Наконец дверь этой странной коробки открылась, и я увидела две новые фигуры, возникшие в моей жизни: высокий седой старик с аккуратной белой бородкой и высокая стройная пожилая дама с чуть надменным лицом и высоко вздёрнутым подбородком.
– Ну здравствуй, батя, – мужчины крепко обнялись.
– Здравствуй, мама, – голос моего отца звучал чуть отстранённо.
– Здравствуй, – чуть холодно произнесла женщина, ещё сильнее сжав губы.

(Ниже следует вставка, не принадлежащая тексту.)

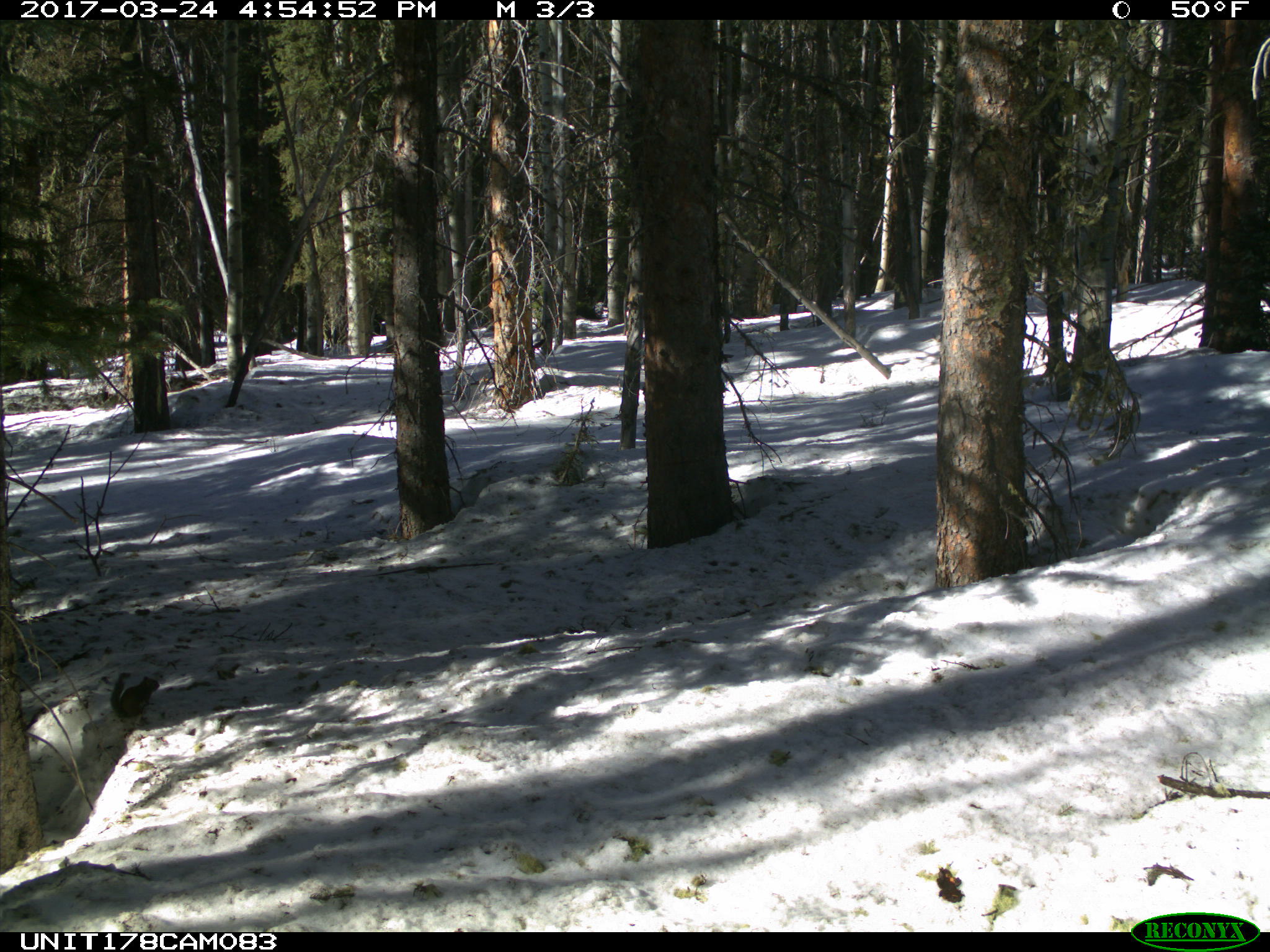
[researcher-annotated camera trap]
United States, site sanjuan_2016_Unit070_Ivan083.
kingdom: Animalia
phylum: Chordata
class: Mammalia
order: Rodentia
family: Sciuridae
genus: Tamiasciurus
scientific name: Tamiasciurus hudsonicus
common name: american red squirrel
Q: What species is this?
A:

Мама стояла молча, лишь кивнула обоим головой.
– А кто это у нас тут? – после затянувшейся паузы наклонился ко мне седовласый.
Дедушка, как я поняла.
– Ой, ты ж какая хорошенькая… – заворковал со мной дед, аккуратно беря на руки. – Ну чего же мы стоим? Заходите, – засуетился он, первый устремляясь со мной на руках к открытой двери.
За ним, молча подхватив вещи, последовали и остальные.
Меня быстро раздели, накормили, намыли и положили спать.
Так что осмотреться я толком так и не смогла. Уснула сытая и довольная на чём-то мягком.
Проспала я, правда, не долго. Проснулась в сероватой темноте большой комнаты. Откуда-то в комнату заглядывала желтоватая полоска света. Где-то звучали голоса. Я различала голос отца и иногда мамин. Слышался мелодичный звон и чуть неприятный для моего слуха, железный лязг.
Видимо, взрослые сидели за столом, как определила я для себя эти звуки.
По дому растекались многообразные запахи.
Мне стало любопытно: что же там происходит? Спать больше не хотелось.
Я скатилась с чего-то мягкого на мягкий же ковер (видимо, спать меня уложили на диване) и не спеша поползла в сторону полоски света, что падал в мою комнату из-за приоткрытой двери.